[Python-ideas] PEP 505 (None coalescing operators) thoughts

Guido van Rossum guido at python.org
Mon Sep 28 21:53:43 CEST 2015


On Mon, Sep 28, 2015 at 12:43 PM, Carl Meyer <carl at oddbird.net> wrote:

> On 09/28/2015 12:38 PM, Guido van Rossum wrote:
> > On Mon, Sep 28, 2015 at 10:38 AM, Carl Meyer <carl at oddbird.net
>
> >     "Propagating" refers to the proposed behavior where use of ?. or ?[
> >     "propagates" through the following chain of operations. For example:
> >
> >         x = foo?.bar.spam.eggs
> >
> >     Where both `.spam` and `.eggs` would behave like `?.spam` and
> `?.eggs`
> >     (propagating None rather than raising AttributeError), simply
> because a
> >     `.?` had occurred earlier in the chain. So the above behaves
> differently
> >     from:
> >
> >         temp = foo?.bar
> >         x = temp.spam.eggs
> >
> >     Which raises questions about whether the propagation escapes
> >     parentheses, too:
> >
> >         x = (foo?.bar).spam.eggs
> >
> > Oh, I see. That's evil.
> >
> > The correct behavior here is that "foo?.bar.spam.eggs" should mean the
> > same as
> >
> >     (None if foo is None else foo.bar.spam.eggs)
> >
> > (Stop until you understand that is *not* the same as either of the
> > alternatives you describe.)
>
> I see that. The distinction is "short-circuit" vs "propagate."
> Short-circuit is definitely more comprehensible and palatable.
>

Right.


> [snip]
> > It should not escape parentheses.
>
> Good. I assume that the short-circuiting would follow the precedence
> order; that is, nothing with looser precedence than member and index
> access would be short-circuited. So, for example,
>
>     foo?.bar['baz'].spam
>
> would short-circuit the indexing and the final member access, translating
> to
>
>     foo.bar['baz'].spam if foo is not None else None
>
> but
>
>     foo?.bar or 'baz'
>
> would mean
>
>     (foo.bar if foo is not None else None) or 'baz'
>
> and would never evaluate to None. Similarly for any operator that binds
> less tightly than member/index access (which is basically all Python
> operators).
>

Correct. The scope of ? would be all following .foo, .[stuff], or .(args)
-- but stopping at any other operator (including parens).
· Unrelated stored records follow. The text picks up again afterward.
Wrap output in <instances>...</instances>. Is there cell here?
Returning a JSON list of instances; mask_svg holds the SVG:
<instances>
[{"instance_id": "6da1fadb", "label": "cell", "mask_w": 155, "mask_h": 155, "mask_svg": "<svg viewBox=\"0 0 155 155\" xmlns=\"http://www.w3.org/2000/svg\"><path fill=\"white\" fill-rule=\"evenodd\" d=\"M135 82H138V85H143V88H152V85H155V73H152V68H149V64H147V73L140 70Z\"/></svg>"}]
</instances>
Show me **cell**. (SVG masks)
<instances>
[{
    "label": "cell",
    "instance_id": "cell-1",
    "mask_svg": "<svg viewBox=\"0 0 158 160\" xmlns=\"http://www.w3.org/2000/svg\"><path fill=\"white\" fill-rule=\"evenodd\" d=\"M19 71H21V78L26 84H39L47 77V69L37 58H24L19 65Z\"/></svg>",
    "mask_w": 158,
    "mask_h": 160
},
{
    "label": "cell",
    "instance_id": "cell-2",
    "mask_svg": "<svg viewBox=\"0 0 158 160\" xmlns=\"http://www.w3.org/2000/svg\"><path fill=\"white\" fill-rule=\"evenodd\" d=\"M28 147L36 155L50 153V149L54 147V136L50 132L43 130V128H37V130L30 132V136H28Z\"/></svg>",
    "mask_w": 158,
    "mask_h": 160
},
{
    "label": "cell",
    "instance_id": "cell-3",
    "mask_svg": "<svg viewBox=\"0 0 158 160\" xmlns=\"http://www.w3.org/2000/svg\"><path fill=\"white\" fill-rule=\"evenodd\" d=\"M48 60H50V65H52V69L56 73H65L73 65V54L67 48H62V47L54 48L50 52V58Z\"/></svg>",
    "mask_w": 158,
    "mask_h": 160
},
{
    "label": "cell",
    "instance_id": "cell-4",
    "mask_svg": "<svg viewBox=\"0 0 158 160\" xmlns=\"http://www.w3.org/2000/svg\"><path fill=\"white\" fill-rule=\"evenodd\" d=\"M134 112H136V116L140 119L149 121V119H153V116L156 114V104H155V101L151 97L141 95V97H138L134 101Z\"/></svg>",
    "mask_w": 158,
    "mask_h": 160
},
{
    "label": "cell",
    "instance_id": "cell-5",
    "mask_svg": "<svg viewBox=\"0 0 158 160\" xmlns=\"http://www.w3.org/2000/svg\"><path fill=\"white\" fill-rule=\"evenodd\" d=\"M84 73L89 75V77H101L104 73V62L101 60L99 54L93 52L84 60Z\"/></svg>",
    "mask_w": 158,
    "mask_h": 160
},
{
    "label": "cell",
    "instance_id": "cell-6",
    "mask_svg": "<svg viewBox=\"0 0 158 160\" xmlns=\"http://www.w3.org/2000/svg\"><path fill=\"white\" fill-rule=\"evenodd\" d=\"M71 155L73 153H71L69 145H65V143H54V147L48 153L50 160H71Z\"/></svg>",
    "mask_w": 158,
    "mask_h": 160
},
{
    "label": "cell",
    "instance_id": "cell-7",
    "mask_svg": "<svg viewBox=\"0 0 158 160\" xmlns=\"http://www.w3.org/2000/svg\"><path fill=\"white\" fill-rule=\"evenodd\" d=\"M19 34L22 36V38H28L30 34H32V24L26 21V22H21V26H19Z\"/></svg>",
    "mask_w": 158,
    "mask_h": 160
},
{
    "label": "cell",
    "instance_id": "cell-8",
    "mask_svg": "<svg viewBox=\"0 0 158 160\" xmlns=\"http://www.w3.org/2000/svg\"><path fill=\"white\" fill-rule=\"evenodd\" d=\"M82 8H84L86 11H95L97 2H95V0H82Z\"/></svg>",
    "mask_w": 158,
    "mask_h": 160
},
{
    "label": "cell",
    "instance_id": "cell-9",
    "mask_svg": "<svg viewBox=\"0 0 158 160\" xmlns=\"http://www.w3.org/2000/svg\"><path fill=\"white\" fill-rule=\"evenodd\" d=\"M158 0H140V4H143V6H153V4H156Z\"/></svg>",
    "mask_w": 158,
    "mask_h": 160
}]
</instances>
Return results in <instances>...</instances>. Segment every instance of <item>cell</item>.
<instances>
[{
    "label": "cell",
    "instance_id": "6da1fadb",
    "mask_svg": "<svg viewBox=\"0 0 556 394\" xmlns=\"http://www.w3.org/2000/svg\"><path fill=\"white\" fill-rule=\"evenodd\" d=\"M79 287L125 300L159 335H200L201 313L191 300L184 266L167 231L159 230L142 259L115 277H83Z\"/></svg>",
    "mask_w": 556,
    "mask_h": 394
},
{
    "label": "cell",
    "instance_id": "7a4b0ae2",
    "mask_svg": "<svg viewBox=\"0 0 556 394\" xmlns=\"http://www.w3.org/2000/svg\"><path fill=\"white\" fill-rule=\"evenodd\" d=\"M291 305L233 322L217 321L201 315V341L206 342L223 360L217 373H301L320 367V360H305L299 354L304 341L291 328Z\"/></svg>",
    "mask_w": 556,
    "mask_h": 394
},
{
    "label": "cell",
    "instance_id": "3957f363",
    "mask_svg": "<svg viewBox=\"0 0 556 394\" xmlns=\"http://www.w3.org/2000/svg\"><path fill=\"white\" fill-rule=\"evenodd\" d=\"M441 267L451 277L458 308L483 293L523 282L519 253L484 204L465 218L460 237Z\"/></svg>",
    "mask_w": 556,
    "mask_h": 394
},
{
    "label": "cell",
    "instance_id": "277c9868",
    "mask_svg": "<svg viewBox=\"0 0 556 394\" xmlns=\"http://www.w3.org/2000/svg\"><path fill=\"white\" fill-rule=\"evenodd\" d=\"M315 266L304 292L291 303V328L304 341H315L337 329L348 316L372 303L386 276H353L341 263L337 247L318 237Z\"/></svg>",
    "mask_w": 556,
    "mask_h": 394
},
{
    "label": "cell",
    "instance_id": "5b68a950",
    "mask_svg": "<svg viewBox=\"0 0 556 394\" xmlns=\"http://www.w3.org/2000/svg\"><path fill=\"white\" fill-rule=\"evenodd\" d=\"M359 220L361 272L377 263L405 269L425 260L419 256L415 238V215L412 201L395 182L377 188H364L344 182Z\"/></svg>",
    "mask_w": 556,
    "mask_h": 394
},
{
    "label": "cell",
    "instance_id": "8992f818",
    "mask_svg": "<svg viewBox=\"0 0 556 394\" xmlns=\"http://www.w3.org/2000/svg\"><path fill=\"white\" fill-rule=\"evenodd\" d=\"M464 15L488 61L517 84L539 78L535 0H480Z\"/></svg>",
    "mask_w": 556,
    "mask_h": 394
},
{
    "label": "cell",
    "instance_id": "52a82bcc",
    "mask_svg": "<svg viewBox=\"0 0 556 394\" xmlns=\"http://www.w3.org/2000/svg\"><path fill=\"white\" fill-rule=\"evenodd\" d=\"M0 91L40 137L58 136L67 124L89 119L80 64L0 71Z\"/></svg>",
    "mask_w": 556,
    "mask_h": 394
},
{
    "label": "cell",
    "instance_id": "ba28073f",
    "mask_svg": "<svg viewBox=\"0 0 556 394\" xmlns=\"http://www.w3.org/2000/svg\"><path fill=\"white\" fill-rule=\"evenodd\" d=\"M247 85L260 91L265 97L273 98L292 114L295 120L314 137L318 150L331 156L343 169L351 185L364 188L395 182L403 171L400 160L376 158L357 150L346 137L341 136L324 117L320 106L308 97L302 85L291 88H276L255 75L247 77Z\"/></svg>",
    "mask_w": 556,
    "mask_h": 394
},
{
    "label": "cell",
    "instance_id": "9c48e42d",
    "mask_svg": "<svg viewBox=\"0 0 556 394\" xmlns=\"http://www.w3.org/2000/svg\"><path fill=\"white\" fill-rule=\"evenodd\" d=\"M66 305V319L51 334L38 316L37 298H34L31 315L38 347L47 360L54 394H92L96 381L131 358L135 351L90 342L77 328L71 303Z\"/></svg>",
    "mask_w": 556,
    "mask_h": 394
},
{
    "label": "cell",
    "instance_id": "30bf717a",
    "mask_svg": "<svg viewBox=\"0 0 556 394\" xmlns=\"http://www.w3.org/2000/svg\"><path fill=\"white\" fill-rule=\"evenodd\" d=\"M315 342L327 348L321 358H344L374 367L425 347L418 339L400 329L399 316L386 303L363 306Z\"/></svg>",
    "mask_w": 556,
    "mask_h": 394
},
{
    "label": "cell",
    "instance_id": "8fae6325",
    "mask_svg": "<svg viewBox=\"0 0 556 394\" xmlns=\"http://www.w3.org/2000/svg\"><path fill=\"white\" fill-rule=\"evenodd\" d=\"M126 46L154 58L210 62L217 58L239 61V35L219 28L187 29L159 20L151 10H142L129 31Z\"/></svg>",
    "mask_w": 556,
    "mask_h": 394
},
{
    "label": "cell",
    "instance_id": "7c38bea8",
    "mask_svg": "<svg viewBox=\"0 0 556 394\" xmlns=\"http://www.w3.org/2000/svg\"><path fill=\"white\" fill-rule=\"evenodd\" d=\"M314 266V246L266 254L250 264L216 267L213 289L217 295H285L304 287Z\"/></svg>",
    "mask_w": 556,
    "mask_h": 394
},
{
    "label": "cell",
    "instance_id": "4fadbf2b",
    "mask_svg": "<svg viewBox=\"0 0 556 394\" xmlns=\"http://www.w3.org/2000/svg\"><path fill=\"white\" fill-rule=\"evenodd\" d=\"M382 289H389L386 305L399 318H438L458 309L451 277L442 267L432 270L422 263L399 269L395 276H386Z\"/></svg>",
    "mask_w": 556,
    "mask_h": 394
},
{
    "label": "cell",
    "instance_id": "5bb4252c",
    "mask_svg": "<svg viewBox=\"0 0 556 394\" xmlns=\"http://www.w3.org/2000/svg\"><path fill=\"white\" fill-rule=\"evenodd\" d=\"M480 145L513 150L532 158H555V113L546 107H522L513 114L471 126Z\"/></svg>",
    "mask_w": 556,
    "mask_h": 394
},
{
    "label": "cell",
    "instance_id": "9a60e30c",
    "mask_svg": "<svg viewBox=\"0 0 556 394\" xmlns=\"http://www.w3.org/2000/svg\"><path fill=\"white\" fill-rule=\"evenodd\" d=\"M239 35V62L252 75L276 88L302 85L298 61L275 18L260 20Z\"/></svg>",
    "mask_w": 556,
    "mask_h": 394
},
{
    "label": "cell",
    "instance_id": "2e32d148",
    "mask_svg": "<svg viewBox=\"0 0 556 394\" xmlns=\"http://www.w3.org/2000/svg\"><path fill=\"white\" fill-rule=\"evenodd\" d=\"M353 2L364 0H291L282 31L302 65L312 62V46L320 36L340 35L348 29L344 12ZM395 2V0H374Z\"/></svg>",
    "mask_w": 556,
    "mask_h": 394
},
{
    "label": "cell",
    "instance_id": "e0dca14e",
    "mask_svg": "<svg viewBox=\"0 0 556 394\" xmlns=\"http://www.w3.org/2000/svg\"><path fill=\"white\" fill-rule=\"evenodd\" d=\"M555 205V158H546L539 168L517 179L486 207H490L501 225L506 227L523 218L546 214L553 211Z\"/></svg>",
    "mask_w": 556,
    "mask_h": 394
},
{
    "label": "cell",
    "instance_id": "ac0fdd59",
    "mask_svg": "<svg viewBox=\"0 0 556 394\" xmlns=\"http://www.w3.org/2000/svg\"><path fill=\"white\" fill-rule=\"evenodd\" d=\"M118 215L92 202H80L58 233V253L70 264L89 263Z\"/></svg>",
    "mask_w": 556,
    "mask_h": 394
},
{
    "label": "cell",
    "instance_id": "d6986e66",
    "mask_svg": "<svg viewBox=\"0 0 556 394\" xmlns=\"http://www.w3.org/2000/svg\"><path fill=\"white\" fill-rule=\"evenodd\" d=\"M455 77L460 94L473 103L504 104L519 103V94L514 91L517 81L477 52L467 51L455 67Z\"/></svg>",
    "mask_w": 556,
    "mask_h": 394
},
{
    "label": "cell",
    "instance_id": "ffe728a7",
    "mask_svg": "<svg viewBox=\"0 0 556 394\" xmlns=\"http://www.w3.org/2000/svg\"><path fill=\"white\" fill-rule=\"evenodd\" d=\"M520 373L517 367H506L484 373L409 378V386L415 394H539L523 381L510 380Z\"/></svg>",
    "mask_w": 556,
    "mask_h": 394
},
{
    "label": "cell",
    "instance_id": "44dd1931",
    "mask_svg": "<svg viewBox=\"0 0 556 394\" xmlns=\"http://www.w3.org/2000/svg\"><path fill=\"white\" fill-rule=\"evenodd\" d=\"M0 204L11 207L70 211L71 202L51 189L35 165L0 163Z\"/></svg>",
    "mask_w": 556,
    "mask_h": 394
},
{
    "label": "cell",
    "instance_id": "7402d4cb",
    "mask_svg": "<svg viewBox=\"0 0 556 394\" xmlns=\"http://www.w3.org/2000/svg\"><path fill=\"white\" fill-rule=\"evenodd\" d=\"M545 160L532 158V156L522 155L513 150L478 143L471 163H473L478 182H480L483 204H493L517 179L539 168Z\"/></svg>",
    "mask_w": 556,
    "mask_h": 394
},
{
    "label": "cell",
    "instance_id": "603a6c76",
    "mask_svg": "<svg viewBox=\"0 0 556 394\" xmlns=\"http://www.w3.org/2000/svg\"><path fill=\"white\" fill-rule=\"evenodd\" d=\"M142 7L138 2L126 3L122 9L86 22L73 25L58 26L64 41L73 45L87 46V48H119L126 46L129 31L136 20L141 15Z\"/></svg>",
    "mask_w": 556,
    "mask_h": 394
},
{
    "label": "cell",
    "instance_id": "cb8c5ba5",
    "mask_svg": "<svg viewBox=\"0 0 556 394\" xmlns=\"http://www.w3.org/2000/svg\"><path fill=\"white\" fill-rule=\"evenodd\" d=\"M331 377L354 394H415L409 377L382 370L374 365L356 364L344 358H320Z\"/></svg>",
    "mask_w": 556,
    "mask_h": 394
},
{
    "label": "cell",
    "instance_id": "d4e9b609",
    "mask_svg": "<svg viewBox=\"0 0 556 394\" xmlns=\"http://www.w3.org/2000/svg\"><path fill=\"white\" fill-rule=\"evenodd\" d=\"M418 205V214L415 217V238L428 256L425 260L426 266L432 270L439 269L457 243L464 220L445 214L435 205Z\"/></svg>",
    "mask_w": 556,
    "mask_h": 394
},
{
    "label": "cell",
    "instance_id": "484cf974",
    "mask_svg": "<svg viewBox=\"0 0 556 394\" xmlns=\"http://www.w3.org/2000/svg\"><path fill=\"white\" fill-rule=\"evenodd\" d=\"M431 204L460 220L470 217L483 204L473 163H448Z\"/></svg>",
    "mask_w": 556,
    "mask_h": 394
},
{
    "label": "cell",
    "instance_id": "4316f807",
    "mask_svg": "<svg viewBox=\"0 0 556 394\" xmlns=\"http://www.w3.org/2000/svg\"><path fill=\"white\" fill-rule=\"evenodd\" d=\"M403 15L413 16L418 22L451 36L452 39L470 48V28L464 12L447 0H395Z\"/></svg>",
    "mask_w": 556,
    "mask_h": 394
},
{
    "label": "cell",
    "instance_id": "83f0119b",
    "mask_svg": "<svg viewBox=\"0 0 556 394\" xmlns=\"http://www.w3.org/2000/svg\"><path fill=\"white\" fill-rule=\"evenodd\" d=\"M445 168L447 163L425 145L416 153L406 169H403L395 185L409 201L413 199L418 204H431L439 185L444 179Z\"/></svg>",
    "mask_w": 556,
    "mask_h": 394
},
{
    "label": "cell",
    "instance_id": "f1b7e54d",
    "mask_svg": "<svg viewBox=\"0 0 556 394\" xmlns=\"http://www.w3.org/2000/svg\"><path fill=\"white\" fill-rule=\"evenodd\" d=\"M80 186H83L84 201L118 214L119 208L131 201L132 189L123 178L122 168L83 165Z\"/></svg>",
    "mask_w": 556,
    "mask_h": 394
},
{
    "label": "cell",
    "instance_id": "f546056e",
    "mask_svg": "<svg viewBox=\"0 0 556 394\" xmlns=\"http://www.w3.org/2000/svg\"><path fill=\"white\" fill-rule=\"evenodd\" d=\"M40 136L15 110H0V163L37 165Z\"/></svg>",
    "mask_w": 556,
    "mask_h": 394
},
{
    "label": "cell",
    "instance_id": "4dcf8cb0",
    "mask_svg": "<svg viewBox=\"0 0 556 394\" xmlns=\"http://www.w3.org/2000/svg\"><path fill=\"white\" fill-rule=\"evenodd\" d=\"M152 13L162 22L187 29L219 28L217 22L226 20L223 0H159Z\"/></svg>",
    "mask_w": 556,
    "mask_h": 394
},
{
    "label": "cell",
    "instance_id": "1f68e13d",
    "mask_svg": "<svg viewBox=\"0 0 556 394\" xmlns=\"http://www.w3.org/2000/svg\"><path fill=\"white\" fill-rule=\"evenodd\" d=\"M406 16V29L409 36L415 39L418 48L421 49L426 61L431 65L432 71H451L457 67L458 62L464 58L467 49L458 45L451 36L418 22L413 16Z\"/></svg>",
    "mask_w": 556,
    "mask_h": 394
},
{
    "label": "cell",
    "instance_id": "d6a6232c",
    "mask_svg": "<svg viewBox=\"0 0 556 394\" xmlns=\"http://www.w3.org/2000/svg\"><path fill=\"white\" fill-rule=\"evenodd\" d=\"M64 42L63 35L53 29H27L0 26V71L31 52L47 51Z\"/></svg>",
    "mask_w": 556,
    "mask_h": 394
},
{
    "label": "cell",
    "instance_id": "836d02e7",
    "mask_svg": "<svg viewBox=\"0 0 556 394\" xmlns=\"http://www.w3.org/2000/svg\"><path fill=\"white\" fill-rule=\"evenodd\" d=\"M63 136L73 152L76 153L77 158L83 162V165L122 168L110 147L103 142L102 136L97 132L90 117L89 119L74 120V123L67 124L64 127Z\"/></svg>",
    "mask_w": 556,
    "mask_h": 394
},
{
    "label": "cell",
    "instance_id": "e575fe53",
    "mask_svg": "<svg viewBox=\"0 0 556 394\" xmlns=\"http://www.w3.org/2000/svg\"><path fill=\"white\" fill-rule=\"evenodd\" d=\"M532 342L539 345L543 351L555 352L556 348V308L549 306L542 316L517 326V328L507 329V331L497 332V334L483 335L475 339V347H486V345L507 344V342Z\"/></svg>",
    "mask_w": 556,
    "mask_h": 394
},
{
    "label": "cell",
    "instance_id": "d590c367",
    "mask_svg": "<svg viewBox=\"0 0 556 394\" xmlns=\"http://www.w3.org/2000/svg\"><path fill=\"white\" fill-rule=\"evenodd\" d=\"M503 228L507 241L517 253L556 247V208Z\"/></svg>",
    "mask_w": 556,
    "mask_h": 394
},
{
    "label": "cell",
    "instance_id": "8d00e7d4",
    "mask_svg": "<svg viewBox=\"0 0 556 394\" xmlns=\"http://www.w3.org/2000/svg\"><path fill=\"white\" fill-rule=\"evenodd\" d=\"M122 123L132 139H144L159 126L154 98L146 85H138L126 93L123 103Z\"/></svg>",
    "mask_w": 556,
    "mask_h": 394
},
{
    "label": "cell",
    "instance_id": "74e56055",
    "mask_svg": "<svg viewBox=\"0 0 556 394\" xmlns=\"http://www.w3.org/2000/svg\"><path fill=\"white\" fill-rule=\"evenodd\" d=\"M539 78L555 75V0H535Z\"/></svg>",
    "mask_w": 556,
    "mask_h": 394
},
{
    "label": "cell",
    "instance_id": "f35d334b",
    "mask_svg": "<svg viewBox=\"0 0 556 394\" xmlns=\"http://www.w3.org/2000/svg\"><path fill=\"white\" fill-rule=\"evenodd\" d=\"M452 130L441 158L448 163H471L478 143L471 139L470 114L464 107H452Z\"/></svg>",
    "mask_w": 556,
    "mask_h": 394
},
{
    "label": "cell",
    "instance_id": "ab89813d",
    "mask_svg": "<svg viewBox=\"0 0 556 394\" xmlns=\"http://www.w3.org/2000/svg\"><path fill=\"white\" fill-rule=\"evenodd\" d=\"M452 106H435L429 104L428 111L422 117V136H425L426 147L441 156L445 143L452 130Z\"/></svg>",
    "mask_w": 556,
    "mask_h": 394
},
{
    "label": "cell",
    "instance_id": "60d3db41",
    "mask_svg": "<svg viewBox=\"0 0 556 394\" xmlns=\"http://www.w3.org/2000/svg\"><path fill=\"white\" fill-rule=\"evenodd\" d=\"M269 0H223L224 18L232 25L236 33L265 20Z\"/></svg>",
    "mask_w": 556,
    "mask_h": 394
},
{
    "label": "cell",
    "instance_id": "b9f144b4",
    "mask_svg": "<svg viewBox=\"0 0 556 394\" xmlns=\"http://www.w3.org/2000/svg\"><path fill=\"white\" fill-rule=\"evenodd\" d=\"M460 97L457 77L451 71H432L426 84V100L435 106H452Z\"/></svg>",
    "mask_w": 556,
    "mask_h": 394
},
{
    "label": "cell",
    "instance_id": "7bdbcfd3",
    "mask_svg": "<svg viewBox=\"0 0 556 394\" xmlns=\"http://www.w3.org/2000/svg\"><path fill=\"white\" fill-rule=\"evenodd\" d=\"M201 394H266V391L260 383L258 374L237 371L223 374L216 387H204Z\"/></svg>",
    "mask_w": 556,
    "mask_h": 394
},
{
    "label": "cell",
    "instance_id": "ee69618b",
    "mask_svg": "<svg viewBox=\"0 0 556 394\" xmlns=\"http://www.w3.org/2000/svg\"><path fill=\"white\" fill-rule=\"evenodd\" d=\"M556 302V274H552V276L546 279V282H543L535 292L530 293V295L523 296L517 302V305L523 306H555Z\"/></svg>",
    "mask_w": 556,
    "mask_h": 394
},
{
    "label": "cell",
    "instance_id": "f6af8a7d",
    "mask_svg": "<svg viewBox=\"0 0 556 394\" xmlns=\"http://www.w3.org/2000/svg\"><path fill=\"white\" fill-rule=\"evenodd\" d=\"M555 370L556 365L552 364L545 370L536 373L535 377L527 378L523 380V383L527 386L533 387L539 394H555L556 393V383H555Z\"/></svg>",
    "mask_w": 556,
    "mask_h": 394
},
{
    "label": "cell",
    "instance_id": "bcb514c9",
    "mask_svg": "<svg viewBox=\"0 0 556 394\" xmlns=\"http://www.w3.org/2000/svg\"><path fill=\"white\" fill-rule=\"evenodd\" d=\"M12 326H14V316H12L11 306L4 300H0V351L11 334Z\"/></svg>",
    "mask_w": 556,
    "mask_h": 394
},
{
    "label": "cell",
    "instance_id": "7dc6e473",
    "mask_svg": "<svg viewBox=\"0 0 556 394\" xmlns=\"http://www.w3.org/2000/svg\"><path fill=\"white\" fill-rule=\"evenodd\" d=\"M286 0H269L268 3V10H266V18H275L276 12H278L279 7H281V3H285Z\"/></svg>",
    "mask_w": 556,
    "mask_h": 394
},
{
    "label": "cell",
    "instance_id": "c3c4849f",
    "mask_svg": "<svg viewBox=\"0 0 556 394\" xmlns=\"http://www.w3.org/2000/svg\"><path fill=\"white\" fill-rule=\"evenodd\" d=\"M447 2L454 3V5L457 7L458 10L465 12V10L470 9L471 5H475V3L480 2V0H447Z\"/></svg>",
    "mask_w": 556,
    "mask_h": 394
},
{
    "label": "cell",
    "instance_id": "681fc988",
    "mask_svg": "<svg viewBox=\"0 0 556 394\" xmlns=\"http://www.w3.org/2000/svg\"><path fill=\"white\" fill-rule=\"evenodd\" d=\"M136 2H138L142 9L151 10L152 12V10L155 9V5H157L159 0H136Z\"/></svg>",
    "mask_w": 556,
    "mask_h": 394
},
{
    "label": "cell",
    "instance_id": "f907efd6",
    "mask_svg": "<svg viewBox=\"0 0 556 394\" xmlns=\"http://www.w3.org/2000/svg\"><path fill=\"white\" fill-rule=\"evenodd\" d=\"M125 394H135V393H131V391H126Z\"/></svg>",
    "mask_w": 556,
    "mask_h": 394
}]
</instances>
> AFAICS, under your proposed semantics what I said above is still true, that
>
>     x = foo?.bar.baz
>
> would necessarily have a different meaning than
>
>     temp = foo?.bar
>     x = temp.baz
>
> Or put differently, that whereas these two are trivially equivalent (the
> definition of left-to-right binding within a precedence class):
>
>     foo.bar.baz
>     (foo.bar).baz
>
> these two are not equivalent:
>
>    foo?.bar.baz
>    (foo?.bar).baz
>

Right.


> I'm having trouble coming up with a parallel example where the existing
> short-circuit operators break "extractibility" of a sub-expression like
> that.
>

Why is that an interesting property?


> I guess this is because the proposed short-circuiting still "breaks out
> of the precedence order" in a way that the existing short-circuiting
> operators don't. Both member access and indexing are within the same
> left-to-right binding precedence class, but the new operators would have
> a short-circuit effect that swallows operations beyond where normal
> left-to-right binding would suggest their effect should reach.
>
> Are there existing examples of behavior like this in Python that I'm
> missing?


I don't know, but I think you shouldn't worry about this.